__Text shown__:
------

Thursday, September 29, 2016

Widowmaker - Paul Doiron


I read five books in the five days we were in Maine (2 days out of the week were travel days), but I've only read one in the three and a half days since we got back to Philly.  Mostly, I've been doing laundry, buying groceries, and going through a week's worth of mail and newspapers (for the crosswords).  Yesterday, Jack and I walked up to the library to pick up Widowmaker, which they were holding for me.  I read it in two days (technically, a day, since I started it yesterday afternoon, didn't read it last night or this morning, and finished it this afternoon).

This is a series that Elaine, of Random Jottings, in Colchester, England, posted about a few years ago.  Here he was, in my own backyard, but I had never heard of him.  Him being Paul Doiron, him being Mike Bowditch, Maine game warden.  Now I've read all seven of these books.

Mike Bowditch is a game warden who has trouble following the rules.  He's had many close calls and they've left him with both physical and emotional scars.  He's only 29 in this book.

Widowmaker is a ski resort on its last legs after a fatal accident involving poor maintenance of a ski lift.  A woman who works there finds Mike and tells him she wants him to find her missing son  -  who she says is Mike's half brother.  It could be true because Mike's father was a womanizer and a poacher and a general bad guy.  Mike balks at first and then decides he has to find out the truth.

Along the way, he encounters a couple of druggies and confiscates their wolf dog.  It's illegal to own a wolf dog in Maine unless you have a permit.  There's something about this wolf dog - his superior intelligence, his acceptance of people, his wildness - that gets to Mike.  The dog will be euthanized unless Mike finds someone qualified who will take him.  He finds a wolf rescue in New Hampshire, but, after visiting it, Mike can't leave him there.  The dog is domesticated but has killed a deer, so he's considered dangerous.  DNA shows that he's 90% wolf.

------

__Data extracts__:

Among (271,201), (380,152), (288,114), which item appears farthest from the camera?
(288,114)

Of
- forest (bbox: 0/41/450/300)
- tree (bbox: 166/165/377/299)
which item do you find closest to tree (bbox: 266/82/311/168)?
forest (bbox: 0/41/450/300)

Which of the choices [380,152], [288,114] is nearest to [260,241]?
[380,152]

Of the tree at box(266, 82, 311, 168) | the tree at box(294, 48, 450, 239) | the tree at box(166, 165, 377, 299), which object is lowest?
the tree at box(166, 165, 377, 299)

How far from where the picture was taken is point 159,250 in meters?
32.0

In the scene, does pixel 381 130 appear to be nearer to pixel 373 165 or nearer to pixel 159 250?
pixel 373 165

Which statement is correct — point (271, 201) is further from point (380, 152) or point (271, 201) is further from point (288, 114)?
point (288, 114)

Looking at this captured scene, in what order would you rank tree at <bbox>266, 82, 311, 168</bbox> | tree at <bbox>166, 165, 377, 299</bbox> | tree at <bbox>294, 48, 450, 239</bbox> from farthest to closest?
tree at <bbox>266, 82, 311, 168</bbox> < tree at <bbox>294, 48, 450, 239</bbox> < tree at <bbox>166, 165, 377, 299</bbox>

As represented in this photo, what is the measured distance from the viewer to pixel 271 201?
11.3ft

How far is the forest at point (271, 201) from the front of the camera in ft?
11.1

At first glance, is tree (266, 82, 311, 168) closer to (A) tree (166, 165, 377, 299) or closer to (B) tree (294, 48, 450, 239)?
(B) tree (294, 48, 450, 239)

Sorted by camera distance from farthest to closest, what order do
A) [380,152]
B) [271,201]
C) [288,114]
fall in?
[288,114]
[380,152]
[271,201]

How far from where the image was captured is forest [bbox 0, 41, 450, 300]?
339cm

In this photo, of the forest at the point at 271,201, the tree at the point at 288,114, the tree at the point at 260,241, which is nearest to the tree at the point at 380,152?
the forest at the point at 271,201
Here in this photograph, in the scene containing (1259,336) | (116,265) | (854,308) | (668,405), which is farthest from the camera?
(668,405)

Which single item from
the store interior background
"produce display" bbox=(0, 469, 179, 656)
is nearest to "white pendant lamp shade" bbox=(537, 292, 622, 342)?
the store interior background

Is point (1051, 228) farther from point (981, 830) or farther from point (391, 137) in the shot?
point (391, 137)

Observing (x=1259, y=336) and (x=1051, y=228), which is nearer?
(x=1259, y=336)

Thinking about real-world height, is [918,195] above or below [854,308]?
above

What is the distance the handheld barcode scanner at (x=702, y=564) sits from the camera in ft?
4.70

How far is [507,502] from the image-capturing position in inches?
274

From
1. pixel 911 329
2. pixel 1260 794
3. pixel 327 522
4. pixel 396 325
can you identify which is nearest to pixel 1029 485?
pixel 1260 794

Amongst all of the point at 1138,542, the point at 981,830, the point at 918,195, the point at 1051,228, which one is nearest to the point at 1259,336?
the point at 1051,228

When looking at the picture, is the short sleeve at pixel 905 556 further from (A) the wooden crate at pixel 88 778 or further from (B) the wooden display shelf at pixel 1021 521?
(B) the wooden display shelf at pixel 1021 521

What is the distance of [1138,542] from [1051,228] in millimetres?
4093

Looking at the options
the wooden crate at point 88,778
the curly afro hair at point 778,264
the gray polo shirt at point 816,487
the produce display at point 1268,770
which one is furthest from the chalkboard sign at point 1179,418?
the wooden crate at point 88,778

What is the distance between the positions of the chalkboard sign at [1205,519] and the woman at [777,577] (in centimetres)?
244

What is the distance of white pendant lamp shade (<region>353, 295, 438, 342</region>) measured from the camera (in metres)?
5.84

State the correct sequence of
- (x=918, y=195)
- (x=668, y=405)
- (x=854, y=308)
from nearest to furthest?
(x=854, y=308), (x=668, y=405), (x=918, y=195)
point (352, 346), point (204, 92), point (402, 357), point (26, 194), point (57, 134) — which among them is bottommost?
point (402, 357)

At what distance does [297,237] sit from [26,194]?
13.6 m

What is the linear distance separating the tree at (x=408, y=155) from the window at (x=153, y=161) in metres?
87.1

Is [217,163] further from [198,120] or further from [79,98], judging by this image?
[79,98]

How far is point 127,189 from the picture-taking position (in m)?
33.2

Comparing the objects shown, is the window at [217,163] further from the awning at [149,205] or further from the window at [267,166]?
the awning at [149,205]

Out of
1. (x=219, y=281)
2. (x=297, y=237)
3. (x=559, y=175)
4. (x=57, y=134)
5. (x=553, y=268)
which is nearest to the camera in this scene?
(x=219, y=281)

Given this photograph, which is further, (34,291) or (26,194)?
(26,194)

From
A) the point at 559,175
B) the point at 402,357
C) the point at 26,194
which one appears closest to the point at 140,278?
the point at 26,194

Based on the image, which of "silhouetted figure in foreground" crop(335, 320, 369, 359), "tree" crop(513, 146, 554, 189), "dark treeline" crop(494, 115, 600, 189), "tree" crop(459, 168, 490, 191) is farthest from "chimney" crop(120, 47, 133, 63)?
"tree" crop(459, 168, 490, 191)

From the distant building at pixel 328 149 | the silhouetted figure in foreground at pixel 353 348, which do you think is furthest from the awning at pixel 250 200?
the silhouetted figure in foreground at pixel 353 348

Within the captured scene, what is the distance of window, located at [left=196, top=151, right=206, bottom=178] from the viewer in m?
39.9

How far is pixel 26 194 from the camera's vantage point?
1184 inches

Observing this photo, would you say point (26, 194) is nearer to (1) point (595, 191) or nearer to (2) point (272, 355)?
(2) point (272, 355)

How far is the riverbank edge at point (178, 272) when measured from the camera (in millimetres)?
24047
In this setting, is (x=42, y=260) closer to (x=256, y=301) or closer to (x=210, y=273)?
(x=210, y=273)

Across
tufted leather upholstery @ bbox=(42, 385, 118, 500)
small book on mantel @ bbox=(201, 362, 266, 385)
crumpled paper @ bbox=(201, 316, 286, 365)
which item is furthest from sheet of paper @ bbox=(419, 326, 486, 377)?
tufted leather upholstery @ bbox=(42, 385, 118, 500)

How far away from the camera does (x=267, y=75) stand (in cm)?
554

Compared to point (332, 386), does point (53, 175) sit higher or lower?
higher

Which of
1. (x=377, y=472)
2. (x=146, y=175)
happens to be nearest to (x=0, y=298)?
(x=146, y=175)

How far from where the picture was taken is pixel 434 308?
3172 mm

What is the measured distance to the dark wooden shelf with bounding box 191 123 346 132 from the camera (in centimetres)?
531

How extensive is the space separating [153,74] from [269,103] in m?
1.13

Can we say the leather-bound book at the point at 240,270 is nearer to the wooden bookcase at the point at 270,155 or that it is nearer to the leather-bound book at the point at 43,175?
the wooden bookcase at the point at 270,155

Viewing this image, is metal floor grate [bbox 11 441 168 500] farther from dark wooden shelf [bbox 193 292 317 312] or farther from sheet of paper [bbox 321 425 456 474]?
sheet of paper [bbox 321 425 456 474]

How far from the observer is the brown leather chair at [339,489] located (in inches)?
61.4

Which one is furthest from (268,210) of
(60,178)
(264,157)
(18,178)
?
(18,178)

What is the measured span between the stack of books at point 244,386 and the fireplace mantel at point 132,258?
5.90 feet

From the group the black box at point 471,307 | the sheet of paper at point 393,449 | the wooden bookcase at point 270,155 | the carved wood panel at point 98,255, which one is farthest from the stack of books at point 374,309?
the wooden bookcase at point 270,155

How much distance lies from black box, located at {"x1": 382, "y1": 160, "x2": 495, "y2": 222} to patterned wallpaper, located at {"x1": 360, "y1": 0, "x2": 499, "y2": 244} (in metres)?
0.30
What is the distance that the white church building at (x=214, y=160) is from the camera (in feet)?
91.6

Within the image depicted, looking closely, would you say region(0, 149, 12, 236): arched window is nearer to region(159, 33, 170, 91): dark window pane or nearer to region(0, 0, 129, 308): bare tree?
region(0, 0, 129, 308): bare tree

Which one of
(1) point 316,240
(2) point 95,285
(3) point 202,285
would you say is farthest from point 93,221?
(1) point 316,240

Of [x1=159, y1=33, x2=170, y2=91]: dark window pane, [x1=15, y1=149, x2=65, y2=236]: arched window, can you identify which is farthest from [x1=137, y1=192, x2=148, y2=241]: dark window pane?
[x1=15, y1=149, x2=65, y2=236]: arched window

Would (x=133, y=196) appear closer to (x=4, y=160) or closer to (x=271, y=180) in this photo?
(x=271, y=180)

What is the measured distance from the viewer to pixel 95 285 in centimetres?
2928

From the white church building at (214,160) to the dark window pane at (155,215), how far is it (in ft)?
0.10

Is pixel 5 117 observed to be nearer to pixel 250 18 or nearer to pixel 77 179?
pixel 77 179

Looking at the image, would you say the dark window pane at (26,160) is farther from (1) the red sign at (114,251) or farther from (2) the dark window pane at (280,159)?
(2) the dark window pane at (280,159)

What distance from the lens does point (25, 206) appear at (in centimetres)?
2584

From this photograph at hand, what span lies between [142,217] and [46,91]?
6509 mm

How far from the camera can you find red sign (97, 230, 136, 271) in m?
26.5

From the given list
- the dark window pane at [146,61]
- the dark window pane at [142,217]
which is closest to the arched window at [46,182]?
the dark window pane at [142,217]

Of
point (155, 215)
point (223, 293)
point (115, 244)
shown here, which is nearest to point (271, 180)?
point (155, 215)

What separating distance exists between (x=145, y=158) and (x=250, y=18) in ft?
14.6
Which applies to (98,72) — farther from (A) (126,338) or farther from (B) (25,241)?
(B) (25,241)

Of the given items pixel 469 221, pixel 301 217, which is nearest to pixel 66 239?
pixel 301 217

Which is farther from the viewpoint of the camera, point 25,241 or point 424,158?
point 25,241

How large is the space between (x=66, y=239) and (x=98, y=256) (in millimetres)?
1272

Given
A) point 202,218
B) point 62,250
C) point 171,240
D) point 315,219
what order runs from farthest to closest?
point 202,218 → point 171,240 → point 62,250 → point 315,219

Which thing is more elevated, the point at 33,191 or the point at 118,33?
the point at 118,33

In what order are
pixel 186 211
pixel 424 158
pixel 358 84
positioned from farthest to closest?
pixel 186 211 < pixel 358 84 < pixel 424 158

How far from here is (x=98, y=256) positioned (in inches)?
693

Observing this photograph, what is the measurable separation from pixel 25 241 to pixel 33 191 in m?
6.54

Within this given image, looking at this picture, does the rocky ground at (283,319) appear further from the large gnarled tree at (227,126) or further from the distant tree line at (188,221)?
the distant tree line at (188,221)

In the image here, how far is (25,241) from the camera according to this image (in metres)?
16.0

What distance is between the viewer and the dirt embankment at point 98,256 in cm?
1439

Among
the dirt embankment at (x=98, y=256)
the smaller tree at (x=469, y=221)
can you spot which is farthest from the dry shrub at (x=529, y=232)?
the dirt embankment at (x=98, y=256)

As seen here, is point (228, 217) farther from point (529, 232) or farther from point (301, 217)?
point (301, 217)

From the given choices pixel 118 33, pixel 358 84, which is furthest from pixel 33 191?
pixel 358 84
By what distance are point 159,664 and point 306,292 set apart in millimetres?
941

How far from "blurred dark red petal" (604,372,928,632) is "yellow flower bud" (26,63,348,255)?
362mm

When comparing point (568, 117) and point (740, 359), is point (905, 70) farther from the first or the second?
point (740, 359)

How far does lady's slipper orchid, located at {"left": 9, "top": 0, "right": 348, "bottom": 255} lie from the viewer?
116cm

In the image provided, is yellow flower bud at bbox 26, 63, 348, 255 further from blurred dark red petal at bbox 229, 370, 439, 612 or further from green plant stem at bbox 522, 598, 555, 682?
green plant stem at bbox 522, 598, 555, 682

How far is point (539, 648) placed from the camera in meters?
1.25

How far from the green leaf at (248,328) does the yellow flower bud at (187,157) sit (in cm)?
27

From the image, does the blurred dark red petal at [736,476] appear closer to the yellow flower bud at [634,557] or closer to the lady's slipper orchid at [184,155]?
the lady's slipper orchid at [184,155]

------

__Your task__: Can you copy the Widowmaker post word for word, from "Mike Bowditch is" up to and including "in this book."?

__Finished task__:
Mike Bowditch is a game warden who has trouble following the rules.  He's had many close calls and they've left him with both physical and emotional scars.  He's only 29 in this book.